Many of those in the audience at Motegi, including senior managers, congratulated him on his speech, according to Berkman and two other participants at the meeting. But shortly afterwards he was demoted from his role as Honda’s North American technology chief and reassigned to a more junior planning position in another unit.

“Maybe it had nothing to do with the speech. In my mind, it did. I kind of bit the hand that feeds me,” he says.

Honda declined to comment on the episode.

Berkman says he decided to retire from the company where he had worked for 33 years. “I had been planning for retirement for many years and felt this was the right time to go,” he says.

Speaking to Reuters, R&D head Matsumoto acknowledges that Honda’s technology and research staff lack diversity.

“You only see Japanese faces in the place,” he says. “But we are repositioning tech centres in places like the United States, Thailand and China to function more like satellite centres to our central labs in Japan, so as to encourage exchanges of people. Pureblood-ism doesn’t cut it. That’s our growing consensus.”

Skunkworks

Japan’s manufacturing sector, especially the car industry, prospered in the post-war era by harnessing monozukuri principles of steady design improvement and lean manufacturing that encapsulate the Japanese reverence for craftsmanship in manufacturing. The aim was to produce vehicles with one-third of the defects of mass-produced cars using half the factory space, half the capital, and half the engineering time. Those efforts, honed over years, elevated the quality and reliability of Japanese cars to the point that by the 1980s consumers in the United States began choosing Japanese cars over US made vehicles.

Today the industry is facing new challenges, however. Artificial intelligence and self-drive cars are forcing carmakers to rethink the way they design and produce vehicles.

■ PROVIDED DATA
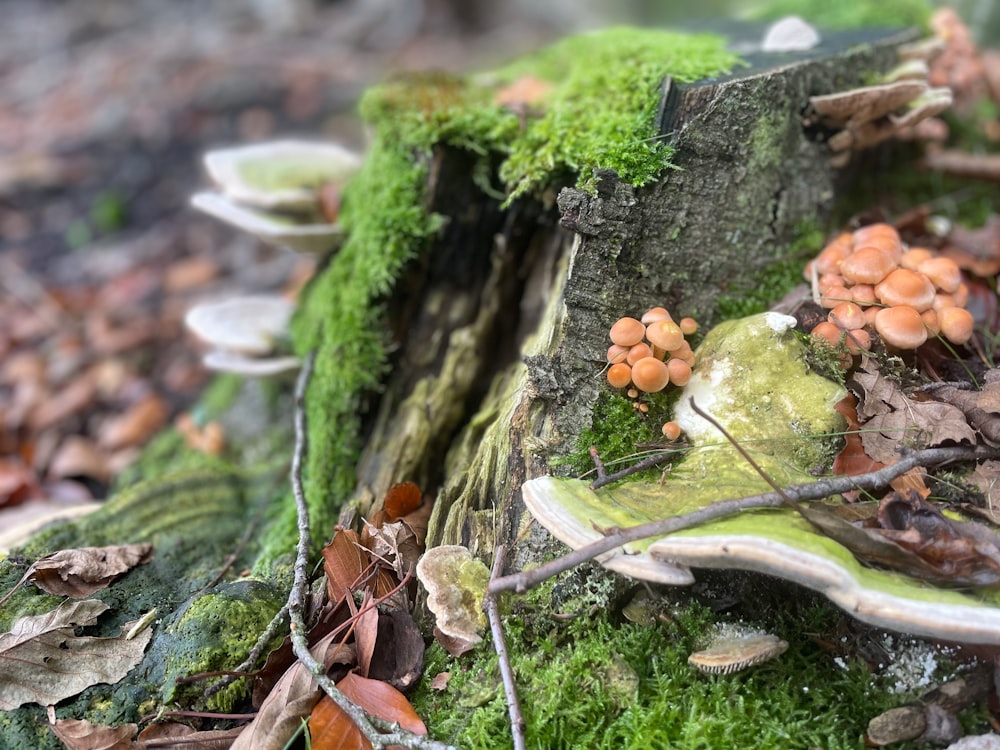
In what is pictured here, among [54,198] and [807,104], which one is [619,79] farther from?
[54,198]

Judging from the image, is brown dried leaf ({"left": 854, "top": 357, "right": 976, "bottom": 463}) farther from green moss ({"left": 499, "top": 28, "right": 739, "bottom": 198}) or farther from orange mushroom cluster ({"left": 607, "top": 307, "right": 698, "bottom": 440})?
green moss ({"left": 499, "top": 28, "right": 739, "bottom": 198})

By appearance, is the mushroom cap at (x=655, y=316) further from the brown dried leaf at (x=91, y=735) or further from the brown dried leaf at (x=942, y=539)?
the brown dried leaf at (x=91, y=735)

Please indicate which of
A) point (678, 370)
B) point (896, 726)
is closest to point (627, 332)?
point (678, 370)

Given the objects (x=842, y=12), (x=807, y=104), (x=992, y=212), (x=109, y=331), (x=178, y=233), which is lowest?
(x=109, y=331)

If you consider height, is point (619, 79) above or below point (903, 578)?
above

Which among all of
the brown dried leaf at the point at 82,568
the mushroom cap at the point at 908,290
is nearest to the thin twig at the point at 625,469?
the mushroom cap at the point at 908,290

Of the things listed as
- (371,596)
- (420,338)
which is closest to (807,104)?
(420,338)
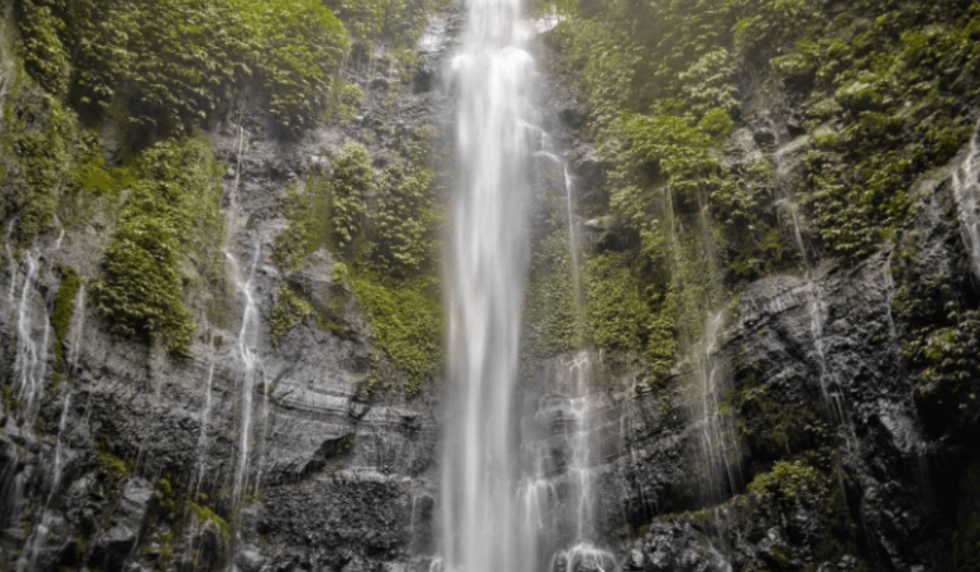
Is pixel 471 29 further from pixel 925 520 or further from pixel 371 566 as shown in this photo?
pixel 925 520

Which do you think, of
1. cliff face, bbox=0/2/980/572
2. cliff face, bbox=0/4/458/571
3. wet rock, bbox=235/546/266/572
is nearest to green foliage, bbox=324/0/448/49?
cliff face, bbox=0/2/980/572

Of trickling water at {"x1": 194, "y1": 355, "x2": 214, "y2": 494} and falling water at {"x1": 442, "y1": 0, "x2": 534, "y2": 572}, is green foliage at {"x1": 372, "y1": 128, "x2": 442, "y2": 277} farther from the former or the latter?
trickling water at {"x1": 194, "y1": 355, "x2": 214, "y2": 494}

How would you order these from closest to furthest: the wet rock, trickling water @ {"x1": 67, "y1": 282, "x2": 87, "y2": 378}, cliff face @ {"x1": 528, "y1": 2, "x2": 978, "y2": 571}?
cliff face @ {"x1": 528, "y1": 2, "x2": 978, "y2": 571}
trickling water @ {"x1": 67, "y1": 282, "x2": 87, "y2": 378}
the wet rock

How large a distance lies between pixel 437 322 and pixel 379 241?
6.78 ft

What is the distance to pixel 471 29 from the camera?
666 inches

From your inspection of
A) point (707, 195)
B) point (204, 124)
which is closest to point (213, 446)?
point (204, 124)

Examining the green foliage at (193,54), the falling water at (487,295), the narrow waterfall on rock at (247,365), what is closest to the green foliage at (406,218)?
the falling water at (487,295)

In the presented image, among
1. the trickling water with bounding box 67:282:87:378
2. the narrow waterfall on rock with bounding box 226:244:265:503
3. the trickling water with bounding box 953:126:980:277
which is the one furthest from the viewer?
the narrow waterfall on rock with bounding box 226:244:265:503

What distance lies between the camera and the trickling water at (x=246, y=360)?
383 inches

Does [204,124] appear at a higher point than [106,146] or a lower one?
higher

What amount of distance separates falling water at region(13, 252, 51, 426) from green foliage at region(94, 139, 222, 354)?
922 mm

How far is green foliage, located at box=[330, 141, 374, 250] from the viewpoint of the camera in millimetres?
12312

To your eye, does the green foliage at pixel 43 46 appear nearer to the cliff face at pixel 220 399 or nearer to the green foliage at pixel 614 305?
the cliff face at pixel 220 399

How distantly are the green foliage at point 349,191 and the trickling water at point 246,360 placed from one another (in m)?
1.63
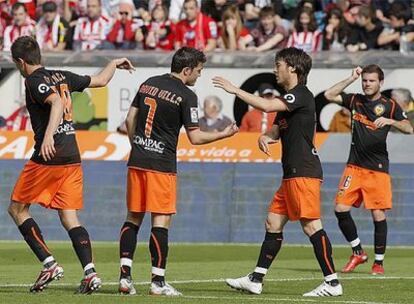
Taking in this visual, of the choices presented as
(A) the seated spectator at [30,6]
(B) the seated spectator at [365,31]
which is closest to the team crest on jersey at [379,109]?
(B) the seated spectator at [365,31]

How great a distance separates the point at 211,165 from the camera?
20328mm

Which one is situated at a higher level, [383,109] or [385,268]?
[383,109]

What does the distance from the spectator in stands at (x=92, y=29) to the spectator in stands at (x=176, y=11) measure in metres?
1.12

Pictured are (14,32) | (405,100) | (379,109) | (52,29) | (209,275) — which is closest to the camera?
(209,275)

■ ASSIGNMENT 1
Retype the passage about Honda word for word, starting with "Japan’s manufacturing sector, especially" and going on through "and produce vehicles.".
■ ASSIGNMENT 2
Answer these questions using the passage about Honda:
(a) How many years had Berkman worked for the company when he decided to retire?
(b) Which countries does Matsumoto name as places where tech centers are being repositioned?
(c) By which decade had consumers in the United States begun choosing Japanese cars over US-made vehicles?
■ ASSIGNMENT 3
Write a continuation of the passage about Honda that picks up after its final sentence.

■ RESPONSE 1
Japan’s manufacturing sector, especially the car industry, prospered in the post-war era by harnessing monozukuri principles of steady design improvement and lean manufacturing that encapsulate the Japanese reverence for craftsmanship in manufacturing. The aim was to produce vehicles with one-third of the defects of mass-produced cars using half the factory space, half the capital, and half the engineering time. Those efforts, honed over years, elevated the quality and reliability of Japanese cars to the point that by the 1980s consumers in the United States began choosing Japanese cars over US made vehicles.

Today the industry is facing new challenges, however. Artificial intelligence and self-drive cars are forcing carmakers to rethink the way they design and produce vehicles.

■ RESPONSE 2
(a) 33 years.
(b) The United States, Thailand and China.
(c) The 1980s.

■ RESPONSE 3
“Japan’s car industry emerged in the post-Second World War era by chipping away day in day out to improve products. That’s not going to cut it in the face of the rise of disruptive self-drive, connected car technology and electrification,” Matsumoto says. “The new era calls for a totally new approach.”

Some changes are under way at Honda to address these disruptive forces. These include moving tech management jobs out of Tokyo to give the technology division more autonomy.

Honda has struck deals with third parties to accelerate progress on its smart-connected electric car. These include an agreement with Hitachi to develop and produce motors for plug-in electric cars and a deal with General Motors to produce hydrogen fuel cell power systems in the United States. Honda is also in talks with Google to supply vehicles to jointly test self-driving technology.

A key force for change inside the company is the small group of engineers, managers and planners who are working quietly behind the scenes to revamp the company, according to Hachigo and Matsumoto.

The group’s existence is little known inside the company. The team works out of Kyobashi, a neighbourhood near Tokyo Station. Honda bosses declined to share the identities of its members.

They did share some of the ideas it is advocating. These include streamlining Honda’s product development process, which became bloated as the company got bigger, and developing underlying technologies for a range of vehicles to develop cars more efficiently and respond more quickly to changes in customer tastes. The group also wants to increase the use of virtual engineering tools, such as computer aided design, to speed up development, and it is working on an improved design for plug-in battery cars.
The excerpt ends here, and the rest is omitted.